Sun’s closest solo star may have company
Ars Technica said:From the phenomenal success of the Kepler mission and a proliferation of ground-based telescopes, we now know that planets are common in our galaxy. But the methods we've used to detect most of them are biased toward finding large planets that orbit close to their host stars. The farther a planet is, the less its gravity pulls at the star and the less light it blocks out when it passes between that star and Earth. Meanwhile, the focus has shifted to nearby stars, as astronomers have started building a catalog of targets for the next generation of telescopes.
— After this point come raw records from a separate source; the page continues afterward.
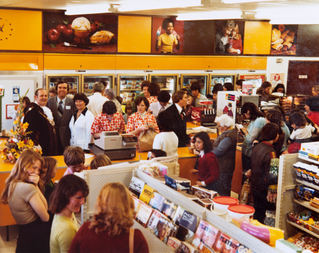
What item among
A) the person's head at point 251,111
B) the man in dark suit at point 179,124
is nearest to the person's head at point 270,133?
the person's head at point 251,111

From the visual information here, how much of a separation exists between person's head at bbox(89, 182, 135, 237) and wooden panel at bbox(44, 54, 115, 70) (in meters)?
6.00

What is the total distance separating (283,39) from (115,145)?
23.9 ft

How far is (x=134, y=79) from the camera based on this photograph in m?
8.81

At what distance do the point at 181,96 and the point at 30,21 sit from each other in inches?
134

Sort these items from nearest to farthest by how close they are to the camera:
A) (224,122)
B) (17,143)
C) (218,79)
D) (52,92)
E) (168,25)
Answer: (17,143) < (224,122) < (52,92) < (168,25) < (218,79)

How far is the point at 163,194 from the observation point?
291cm

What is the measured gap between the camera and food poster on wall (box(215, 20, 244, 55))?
9.43m

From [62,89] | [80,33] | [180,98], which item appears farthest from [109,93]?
[80,33]

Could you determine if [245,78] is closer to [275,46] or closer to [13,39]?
[275,46]

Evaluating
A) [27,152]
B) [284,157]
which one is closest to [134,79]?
[284,157]

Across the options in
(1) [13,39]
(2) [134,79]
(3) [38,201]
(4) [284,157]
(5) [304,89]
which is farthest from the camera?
(5) [304,89]

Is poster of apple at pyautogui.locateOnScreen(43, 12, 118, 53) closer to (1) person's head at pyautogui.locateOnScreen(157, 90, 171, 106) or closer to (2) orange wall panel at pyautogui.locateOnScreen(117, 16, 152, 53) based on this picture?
(2) orange wall panel at pyautogui.locateOnScreen(117, 16, 152, 53)

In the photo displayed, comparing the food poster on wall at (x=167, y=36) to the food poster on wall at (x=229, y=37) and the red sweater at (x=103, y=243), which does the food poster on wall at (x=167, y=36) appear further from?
the red sweater at (x=103, y=243)

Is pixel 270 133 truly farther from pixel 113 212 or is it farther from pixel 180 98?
pixel 113 212
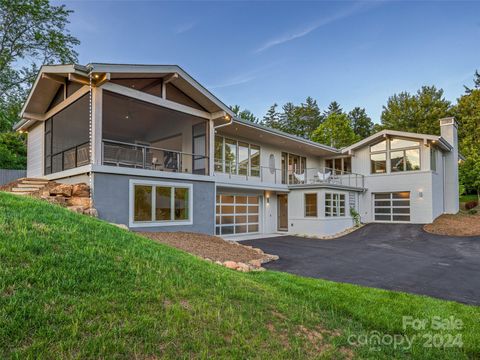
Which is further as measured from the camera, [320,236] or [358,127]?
[358,127]

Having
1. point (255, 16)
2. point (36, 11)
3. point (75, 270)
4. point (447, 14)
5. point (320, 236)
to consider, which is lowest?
point (320, 236)

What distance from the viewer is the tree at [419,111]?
3597 centimetres

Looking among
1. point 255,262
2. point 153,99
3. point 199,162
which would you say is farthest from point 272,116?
point 255,262

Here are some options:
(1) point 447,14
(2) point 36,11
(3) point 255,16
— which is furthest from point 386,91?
(2) point 36,11

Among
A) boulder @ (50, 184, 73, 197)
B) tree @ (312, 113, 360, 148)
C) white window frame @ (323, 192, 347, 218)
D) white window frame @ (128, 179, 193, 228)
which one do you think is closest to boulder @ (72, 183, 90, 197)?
boulder @ (50, 184, 73, 197)

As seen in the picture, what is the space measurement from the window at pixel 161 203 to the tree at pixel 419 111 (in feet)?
116

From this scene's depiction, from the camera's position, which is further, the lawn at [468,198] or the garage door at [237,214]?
the lawn at [468,198]

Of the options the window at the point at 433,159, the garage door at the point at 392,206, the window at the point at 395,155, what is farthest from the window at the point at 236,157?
the window at the point at 433,159

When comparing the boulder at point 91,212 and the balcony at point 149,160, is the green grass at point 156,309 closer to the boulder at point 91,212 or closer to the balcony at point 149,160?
the boulder at point 91,212

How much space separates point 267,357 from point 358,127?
1821 inches

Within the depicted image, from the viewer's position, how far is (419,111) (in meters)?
37.1

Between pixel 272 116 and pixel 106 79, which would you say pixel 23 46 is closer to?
pixel 106 79

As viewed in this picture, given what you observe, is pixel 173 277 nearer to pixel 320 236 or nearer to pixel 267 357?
pixel 267 357

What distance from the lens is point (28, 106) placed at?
1295 centimetres
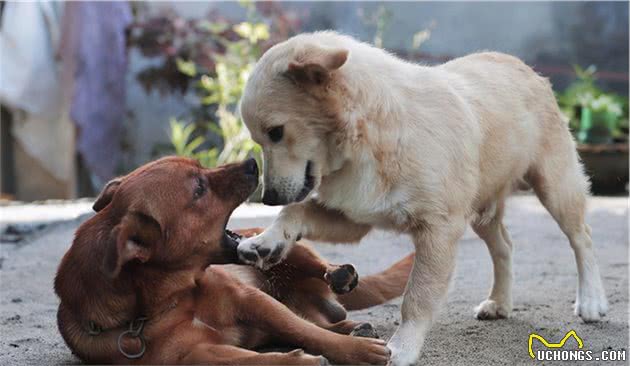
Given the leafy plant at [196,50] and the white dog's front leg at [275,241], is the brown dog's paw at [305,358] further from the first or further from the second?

These issues provide an intriguing backdrop for today's announcement that one of the closest stars to Earth has a super-Earth companion. Barnard's star is a red dwarf that is only six light years from our Solar System; only the three stars of the Centauri system are closer. But the new planet orbits far enough from Barnard's star that it had been missed by earlier attempts. The detailed follow-up that spotted it also hints at the possibility of a separate, more distant planet, and both could help inform our models of planet formation.
A new look
Barnard's star has been observed extensively over the years, partly because it's so close, partly because it's a prototypic example of a red dwarf star. These observations have included exoplanet searches, but nothing about the system stood out. But unless you observe a star regularly, there's a chance you won't happen to be looking at critical points in the planet's orbit.
That seemed to be the case when a team of researchers started checking archival data for Barnard's star images. Their analysis suggested there might be a signal of something orbiting with a 230 day period, but the data suffered from what the researchers term "very poor sampling." So they obtained time on some telescopes to do an extensive monitoring campaign in 2016 and 2017, including simultaneous observations with more than one instrument.
The team was looking for signs that Barnard's star was shifting back and forth due to the gravitational pull of a planet, a planet-hunting approach called the radial velocity method. This would create slight changes in the color of the light from Earth's perspective due to the Doppler effect. If a planet produced these changes, then they would appear regularly with each of the planet's orbits.
Analysis of Barnard's star suggested it rotated about every 140 days (this can also cause changes, as more or less active regions of the star rotate in and out of view). But a variety of analysis methods suggested that there was an additional signal at 233 days, with a false alarm probability of only one in 10-15. (There was one approach that suggested the signal wasn't real, but that analysis is known to produce false negative results.) The strength of the signal also increased as new observations were added, reinforcing indications that it's real.
...